On the arid, lifeless expanse of Mars, a lone figure of luminous cerulean sits upon a rock, unmoving. The stillness of his form is not merely physical but absolute, as though time itself has chosen to pass around him rather than through him. His skin, faintly aglow, scatters an eerie blue light onto the rust-colored dust, an unnatural contrast against the dead world beneath him.
Doctor Manhattan gazes toward Earth—an insignificant sphere of swirling white and blue, adrift in an abyss without boundary. Yet his vision does not linger. He perceives not just the planet but the thin strands of probability that weave its future and its past.

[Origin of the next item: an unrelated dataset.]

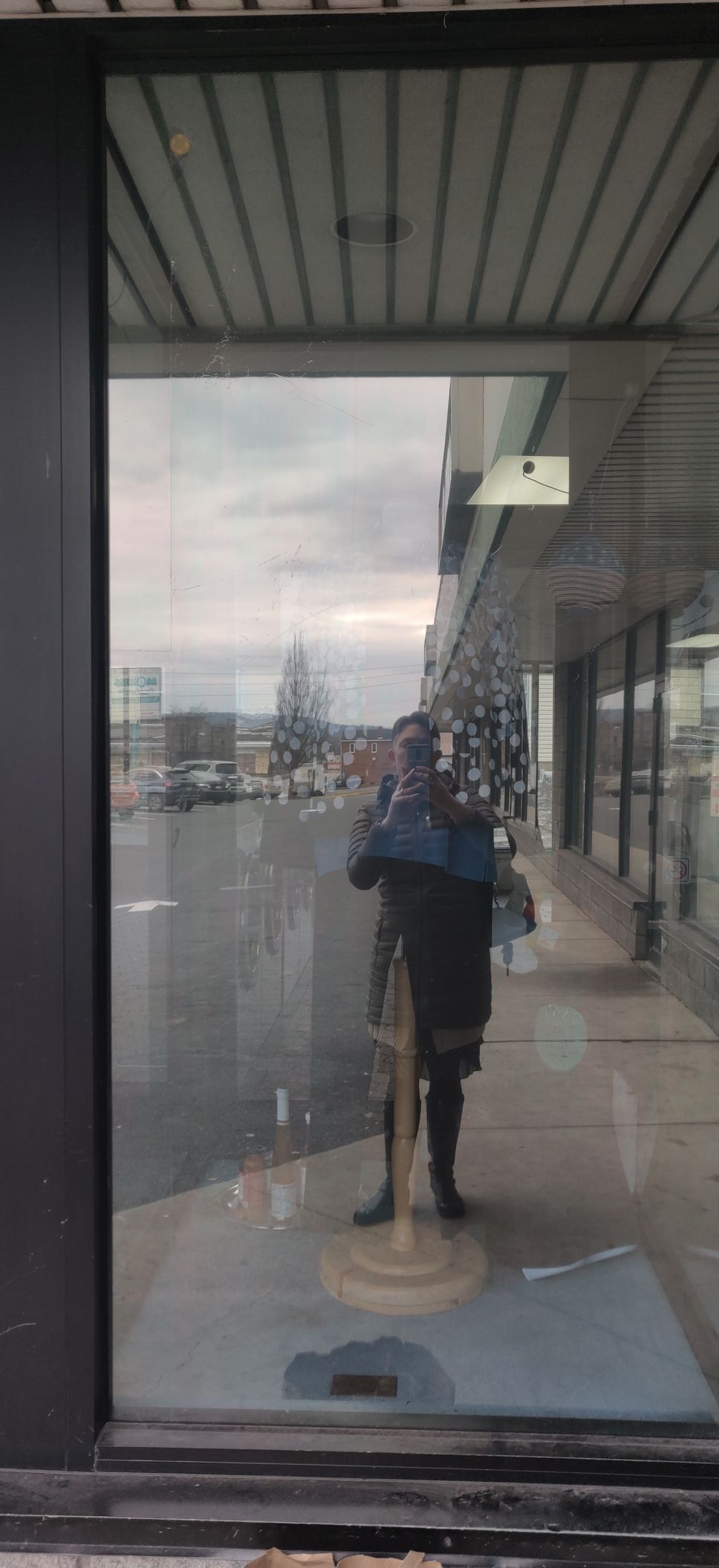 South Port Center / Marketing Show Window Photo #4 for Lease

His thoughts drift beyond such transient things, beyond the limitations of human perspective, stretching into the infinite structure of time itself.
It is November 2, 1985. He does not need to turn to recognize the disturbance in the silence. A presence manifests beside him, yet one he has already foreseen. To him, their arrival is neither a surprise nor an event. It simply is.
“I was aware of your arrival before the notion of stepping onto this surface even formed in your mind,” he states, his voice unburdened by curiosity or concern. “Your presence here is improbable, yet inevitable. As are all things.”
The words, like the universe itself, are indifferent—neither invitation nor dismissal, but a simple articulation of what must be.